資料抜粋
+--

ついで名機F6Fヘルキャットを生み出したグラマンと協同経営者が、
戦争の拡大によって最大の大きさをもつエンジンを搭載した飛行機にチャレンジし、
その結果できたのが、このアベンジャー、TBFでした。
因縁というのか、グラマンがアベンジャーのお披露目を行ったその日、
日本軍が真珠湾を攻撃しました。
TBFの愛称が「復讐者」となったのはこのためだという噂もありましたが、
実はこの名称は真珠湾攻撃の2ヶ月前には決定されていたのだそうです。
一体何に復讐するという意味だったのか。
アベンジャーは「雷撃機」です。
日本でいうと「艦攻」にあたり、「天山」とか「九六式」などがあるわけですが、
アベンジャーは艦爆のような急降下爆撃もすることができたといいます。
日本では「艦攻乗り」と「艦爆乗り」は明らかに気性が違う、と、
元海軍の脚本家、『連合艦隊」「大空のサムライ」なども手がけた
須崎勝彌氏が、彼らの佇まいを見て
「艦攻乗りは紳士的、艦爆乗りは気性が荒い」
と分析していたという話を昔したことがありますが、これでいうと
アベンジャーに関してはその「性格分別」はできないということになります。
そうそう、アベンジャーというと思い出すのが「バミューダトライアングル」ですよね。
(そうなのか?)
1945年12月5日にバミューダ海域を5機の本機が飛行し、
遭難事故を起こしたことが消失事件ということになっているようなのですが、
そもそもこのバミューダ海域での事故の多くは、悪天候時に起こったものや操縦ミス、
計器の確認ミスであり、遭難が他の一般的な海域よりも多いという事実はなく、
アベンジャーの事故は、悪天候に加えてパイロットの訓練不足が重なり、
彼らが方向を見失ったことで起きたものだと現在では考えられているそうです。
その他のエピソードとしては、イントレピッドのHPに、
「知っていますか?」
「アベンジャーにはジョージ・ブッシュ元大統領が乗っていました」
と書いてあります。
もちろんパパ・ブッシュの方ですが、彼は海軍に志願し、
アベンジャーのパイロットとして、空母「サン・ジャシント」乗組でした。

+--

記録抜粋
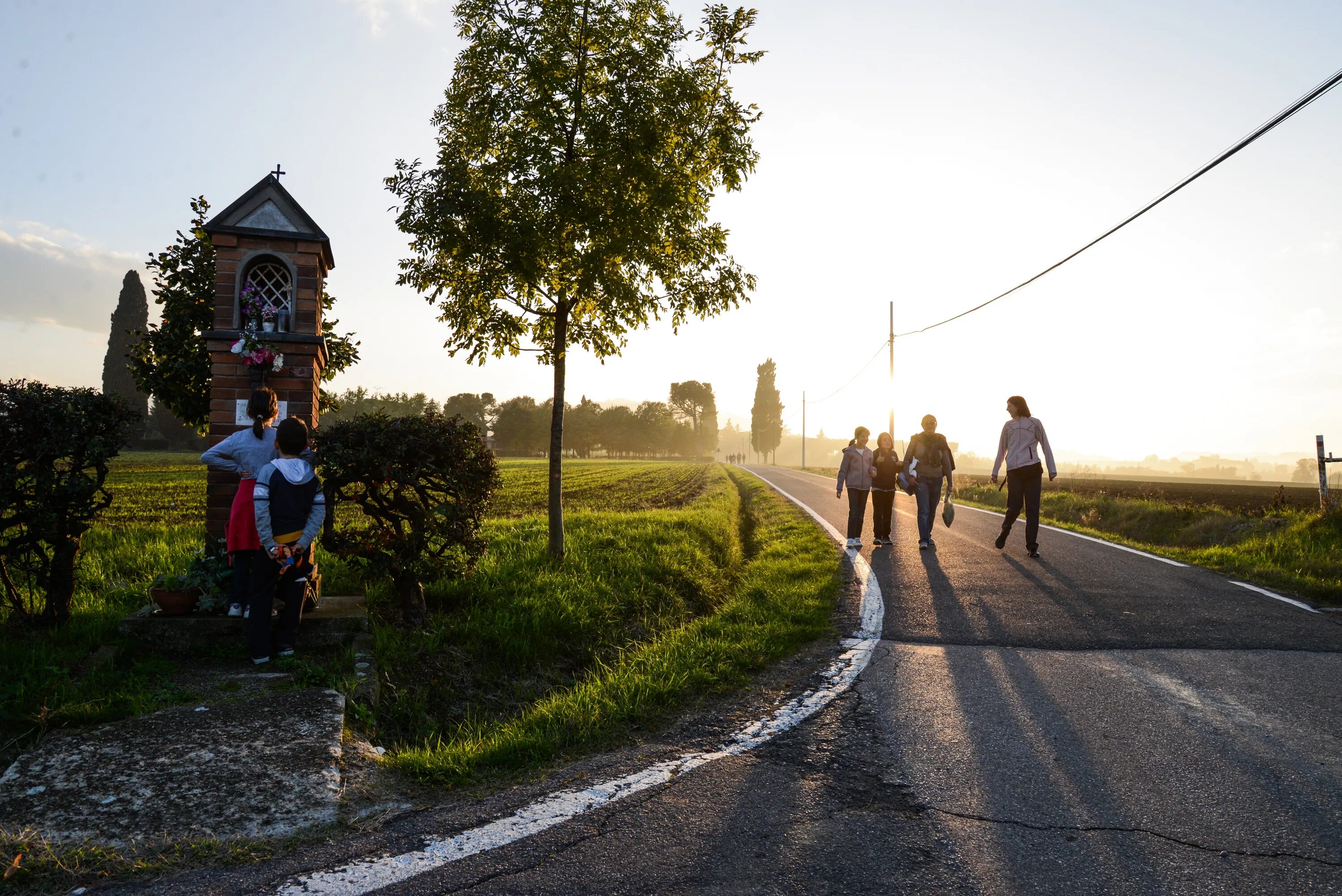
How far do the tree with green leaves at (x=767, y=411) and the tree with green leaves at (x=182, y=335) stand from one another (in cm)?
9636

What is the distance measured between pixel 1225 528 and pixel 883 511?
676 cm

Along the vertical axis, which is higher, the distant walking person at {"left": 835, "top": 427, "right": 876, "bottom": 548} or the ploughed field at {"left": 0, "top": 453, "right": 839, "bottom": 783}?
the distant walking person at {"left": 835, "top": 427, "right": 876, "bottom": 548}

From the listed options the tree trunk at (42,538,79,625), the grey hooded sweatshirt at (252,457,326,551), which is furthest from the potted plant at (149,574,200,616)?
the tree trunk at (42,538,79,625)

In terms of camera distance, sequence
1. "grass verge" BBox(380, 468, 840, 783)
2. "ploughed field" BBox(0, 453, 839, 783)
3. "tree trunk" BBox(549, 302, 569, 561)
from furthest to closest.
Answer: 1. "tree trunk" BBox(549, 302, 569, 561)
2. "ploughed field" BBox(0, 453, 839, 783)
3. "grass verge" BBox(380, 468, 840, 783)

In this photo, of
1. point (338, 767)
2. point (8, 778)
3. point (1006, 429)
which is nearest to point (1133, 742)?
point (338, 767)

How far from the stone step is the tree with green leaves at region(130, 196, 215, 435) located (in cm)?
355

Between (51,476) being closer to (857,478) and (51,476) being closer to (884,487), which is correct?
(857,478)

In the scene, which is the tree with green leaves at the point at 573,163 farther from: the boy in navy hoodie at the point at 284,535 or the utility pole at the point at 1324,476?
the utility pole at the point at 1324,476

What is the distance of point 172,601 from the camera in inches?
201

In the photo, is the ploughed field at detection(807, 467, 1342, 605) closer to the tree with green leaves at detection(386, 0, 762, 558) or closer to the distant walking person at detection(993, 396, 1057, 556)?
the distant walking person at detection(993, 396, 1057, 556)

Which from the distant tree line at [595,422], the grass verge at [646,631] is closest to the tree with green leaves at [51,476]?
the grass verge at [646,631]

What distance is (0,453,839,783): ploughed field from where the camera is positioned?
398 cm

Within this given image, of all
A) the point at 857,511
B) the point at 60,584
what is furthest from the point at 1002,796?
the point at 857,511

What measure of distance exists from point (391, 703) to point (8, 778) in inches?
83.6
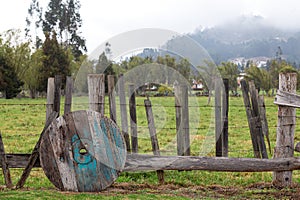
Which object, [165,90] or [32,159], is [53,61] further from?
[32,159]

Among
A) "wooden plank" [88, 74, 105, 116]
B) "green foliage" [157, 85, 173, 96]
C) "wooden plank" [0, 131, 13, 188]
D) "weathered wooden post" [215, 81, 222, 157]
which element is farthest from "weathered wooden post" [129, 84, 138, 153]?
"wooden plank" [0, 131, 13, 188]

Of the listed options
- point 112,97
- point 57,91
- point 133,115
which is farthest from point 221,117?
point 57,91

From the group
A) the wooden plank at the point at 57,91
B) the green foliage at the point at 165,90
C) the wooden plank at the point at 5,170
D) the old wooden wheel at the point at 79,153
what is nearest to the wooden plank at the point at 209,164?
the old wooden wheel at the point at 79,153

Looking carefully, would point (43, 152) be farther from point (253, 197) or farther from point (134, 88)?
point (253, 197)

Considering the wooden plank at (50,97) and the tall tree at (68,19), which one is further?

+--

短い練習
次の1.〜3.の記述が上の資料抜粋の内容と合っているかを判断し、それぞれ「はい」か「いいえ」で答えてください。答えごとに、決め手となる資料抜粋の語句を一字一句変えずに引用してください。
1. アベンジャーという名称は、真珠湾攻撃の後に決定された。
2. アベンジャーは、艦爆のような急降下爆撃もできたという。
3. バミューダ海域では、他の一般的な海域よりも遭難が多い。

想定解答
1. いいえ 「実はこの名称は真珠湾攻撃の2ヶ月前には決定されていたのだそうです。」
2. はい 「アベンジャーは艦爆のような急降下爆撃もすることができたといいます。」
3. いいえ 「遭難が他の一般的な海域よりも多いという事実はなく」